Data for the task:

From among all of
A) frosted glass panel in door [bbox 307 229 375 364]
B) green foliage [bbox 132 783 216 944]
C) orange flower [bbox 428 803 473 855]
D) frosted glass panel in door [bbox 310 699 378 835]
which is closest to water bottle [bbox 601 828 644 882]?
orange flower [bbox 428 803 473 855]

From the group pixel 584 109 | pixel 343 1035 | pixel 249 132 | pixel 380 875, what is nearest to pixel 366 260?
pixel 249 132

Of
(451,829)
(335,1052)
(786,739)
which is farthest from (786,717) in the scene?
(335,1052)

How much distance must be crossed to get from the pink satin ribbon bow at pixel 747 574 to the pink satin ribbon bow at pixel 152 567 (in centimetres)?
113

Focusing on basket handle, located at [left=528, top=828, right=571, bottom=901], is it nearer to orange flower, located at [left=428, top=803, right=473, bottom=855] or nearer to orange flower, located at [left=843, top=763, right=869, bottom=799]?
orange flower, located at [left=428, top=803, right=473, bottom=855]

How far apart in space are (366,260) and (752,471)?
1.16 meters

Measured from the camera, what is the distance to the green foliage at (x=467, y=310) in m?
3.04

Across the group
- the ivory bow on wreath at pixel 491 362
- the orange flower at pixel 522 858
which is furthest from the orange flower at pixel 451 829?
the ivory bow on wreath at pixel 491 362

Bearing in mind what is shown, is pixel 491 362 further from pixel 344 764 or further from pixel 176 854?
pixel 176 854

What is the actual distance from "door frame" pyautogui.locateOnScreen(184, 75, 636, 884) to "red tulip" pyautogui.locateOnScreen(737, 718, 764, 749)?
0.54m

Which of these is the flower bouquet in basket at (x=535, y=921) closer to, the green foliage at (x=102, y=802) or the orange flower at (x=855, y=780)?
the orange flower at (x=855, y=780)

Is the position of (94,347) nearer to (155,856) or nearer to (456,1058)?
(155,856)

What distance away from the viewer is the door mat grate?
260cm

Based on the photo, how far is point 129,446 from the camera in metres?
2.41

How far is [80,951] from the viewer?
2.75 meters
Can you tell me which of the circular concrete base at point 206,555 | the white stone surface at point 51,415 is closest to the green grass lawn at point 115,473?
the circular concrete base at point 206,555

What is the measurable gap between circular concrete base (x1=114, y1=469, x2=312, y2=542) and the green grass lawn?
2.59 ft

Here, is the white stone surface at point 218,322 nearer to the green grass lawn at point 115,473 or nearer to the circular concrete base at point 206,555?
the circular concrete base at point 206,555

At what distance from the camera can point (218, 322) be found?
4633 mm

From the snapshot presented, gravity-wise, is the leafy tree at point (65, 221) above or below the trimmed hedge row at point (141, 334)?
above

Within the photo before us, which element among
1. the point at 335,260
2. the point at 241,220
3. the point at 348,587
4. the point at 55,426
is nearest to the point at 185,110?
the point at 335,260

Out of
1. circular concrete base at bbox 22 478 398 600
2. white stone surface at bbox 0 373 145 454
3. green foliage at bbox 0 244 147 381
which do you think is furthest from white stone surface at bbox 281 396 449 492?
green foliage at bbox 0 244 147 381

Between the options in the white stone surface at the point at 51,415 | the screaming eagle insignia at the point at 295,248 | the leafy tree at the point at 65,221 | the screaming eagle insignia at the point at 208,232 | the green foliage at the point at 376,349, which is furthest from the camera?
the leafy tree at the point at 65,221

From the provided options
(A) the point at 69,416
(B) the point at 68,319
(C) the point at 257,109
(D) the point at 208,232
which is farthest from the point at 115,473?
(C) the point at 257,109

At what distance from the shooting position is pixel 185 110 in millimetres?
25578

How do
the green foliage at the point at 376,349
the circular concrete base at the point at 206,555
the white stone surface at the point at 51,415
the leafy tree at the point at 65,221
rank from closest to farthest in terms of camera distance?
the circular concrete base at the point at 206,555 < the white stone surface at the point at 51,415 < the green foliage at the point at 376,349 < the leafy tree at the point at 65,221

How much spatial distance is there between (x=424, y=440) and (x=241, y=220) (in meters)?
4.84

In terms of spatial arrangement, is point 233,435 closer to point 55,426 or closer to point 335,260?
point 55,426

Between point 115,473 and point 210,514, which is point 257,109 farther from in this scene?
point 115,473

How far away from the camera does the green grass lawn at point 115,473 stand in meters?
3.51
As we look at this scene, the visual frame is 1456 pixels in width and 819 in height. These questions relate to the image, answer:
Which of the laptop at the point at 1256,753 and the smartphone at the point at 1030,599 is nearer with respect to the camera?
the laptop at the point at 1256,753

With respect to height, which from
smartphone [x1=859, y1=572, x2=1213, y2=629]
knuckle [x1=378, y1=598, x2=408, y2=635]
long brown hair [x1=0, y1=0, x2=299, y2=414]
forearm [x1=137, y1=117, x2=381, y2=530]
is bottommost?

Problem details:
Copy every entry above verbatim, keeping each line identical to the original.

Complete output:
From among all of
A) frosted glass panel in door [bbox 307 229 375 364]
B) green foliage [bbox 132 783 216 944]
C) orange flower [bbox 428 803 473 855]
D) frosted glass panel in door [bbox 310 699 378 835]
which is closest to water bottle [bbox 601 828 644 882]?
orange flower [bbox 428 803 473 855]

From the group pixel 584 109 | pixel 343 1035 | pixel 249 132 | pixel 380 875, what is nearest to pixel 366 260?
pixel 249 132

Of
(451,829)
(335,1052)
(786,739)
which is farthest from (786,717) in the scene?
(335,1052)

How much distance must be crossed to get from the pink satin ribbon bow at pixel 747 574 to the pink satin ribbon bow at pixel 152 567 (in centimetres)?
113

Focusing on basket handle, located at [left=528, top=828, right=571, bottom=901], is it nearer to orange flower, located at [left=428, top=803, right=473, bottom=855] or nearer to orange flower, located at [left=843, top=763, right=869, bottom=799]?
orange flower, located at [left=428, top=803, right=473, bottom=855]

How far apart in space are (366,260) and (752,471)?
1.16 meters

Measured from the camera, what is the distance to the green foliage at (x=467, y=310) in m?
3.04

Across the group
- the ivory bow on wreath at pixel 491 362
- the orange flower at pixel 522 858
which is furthest from the orange flower at pixel 451 829?
the ivory bow on wreath at pixel 491 362

Bearing in mind what is shown, is pixel 491 362 further from pixel 344 764 or further from pixel 176 854?
pixel 176 854

What is the actual distance from "door frame" pyautogui.locateOnScreen(184, 75, 636, 884) to "red tulip" pyautogui.locateOnScreen(737, 718, 764, 749)?
0.54m

Which of these is the flower bouquet in basket at (x=535, y=921) closer to, the green foliage at (x=102, y=802) or the orange flower at (x=855, y=780)?
the orange flower at (x=855, y=780)

Is the position of (94,347) nearer to (155,856) or nearer to (456,1058)?
(155,856)

What distance away from the viewer is the door mat grate?
260cm

Based on the photo, how far is point 129,446 from the camera in metres?
2.41

How far is [80,951] from the viewer?
2.75 meters
Can you tell me which of the circular concrete base at point 206,555 | the white stone surface at point 51,415 is closest to the green grass lawn at point 115,473?
the circular concrete base at point 206,555

What is the measurable gap between circular concrete base (x1=114, y1=469, x2=312, y2=542) and the green grass lawn?
2.59 ft

Here, is the white stone surface at point 218,322 nearer to the green grass lawn at point 115,473 or nearer to the circular concrete base at point 206,555?
the circular concrete base at point 206,555

At what distance from the camera can point (218, 322) be found?
4633 mm

From the snapshot presented, gravity-wise, is the leafy tree at point (65, 221) above or below the trimmed hedge row at point (141, 334)?
above

Within the photo before us, which element among
1. the point at 335,260
2. the point at 241,220
3. the point at 348,587
4. the point at 55,426
is nearest to the point at 185,110?
the point at 335,260

Out of
1. circular concrete base at bbox 22 478 398 600
2. white stone surface at bbox 0 373 145 454
3. green foliage at bbox 0 244 147 381
which do you think is furthest from white stone surface at bbox 281 396 449 492?
green foliage at bbox 0 244 147 381

Between the options in the white stone surface at the point at 51,415 | the screaming eagle insignia at the point at 295,248 | the leafy tree at the point at 65,221 | the screaming eagle insignia at the point at 208,232 | the green foliage at the point at 376,349, which is furthest from the camera?
the leafy tree at the point at 65,221

From the provided options
(A) the point at 69,416
(B) the point at 68,319
(C) the point at 257,109
(D) the point at 208,232
which is farthest from the point at 115,473?
(C) the point at 257,109

At what distance from the shooting position is pixel 185 110 in millimetres?
25578

How do
the green foliage at the point at 376,349
the circular concrete base at the point at 206,555
the white stone surface at the point at 51,415
the leafy tree at the point at 65,221
rank from closest to farthest in terms of camera distance?
the circular concrete base at the point at 206,555 < the white stone surface at the point at 51,415 < the green foliage at the point at 376,349 < the leafy tree at the point at 65,221

How much spatial distance is there between (x=424, y=440) and (x=241, y=220) (in meters)?
4.84

In terms of spatial arrangement, is point 233,435 closer to point 55,426 or closer to point 335,260?
point 55,426

Between point 115,473 and point 210,514, which is point 257,109 farther from in this scene?
point 115,473

How far away from the camera does the green grass lawn at point 115,473 stand in meters?
3.51
As we look at this scene, the visual frame is 1456 pixels in width and 819 in height. These questions relate to the image, answer:
Which of the laptop at the point at 1256,753 and the smartphone at the point at 1030,599 is nearer with respect to the camera?
the laptop at the point at 1256,753

With respect to height, which from
smartphone [x1=859, y1=572, x2=1213, y2=629]
knuckle [x1=378, y1=598, x2=408, y2=635]
long brown hair [x1=0, y1=0, x2=299, y2=414]
forearm [x1=137, y1=117, x2=381, y2=530]
is bottommost?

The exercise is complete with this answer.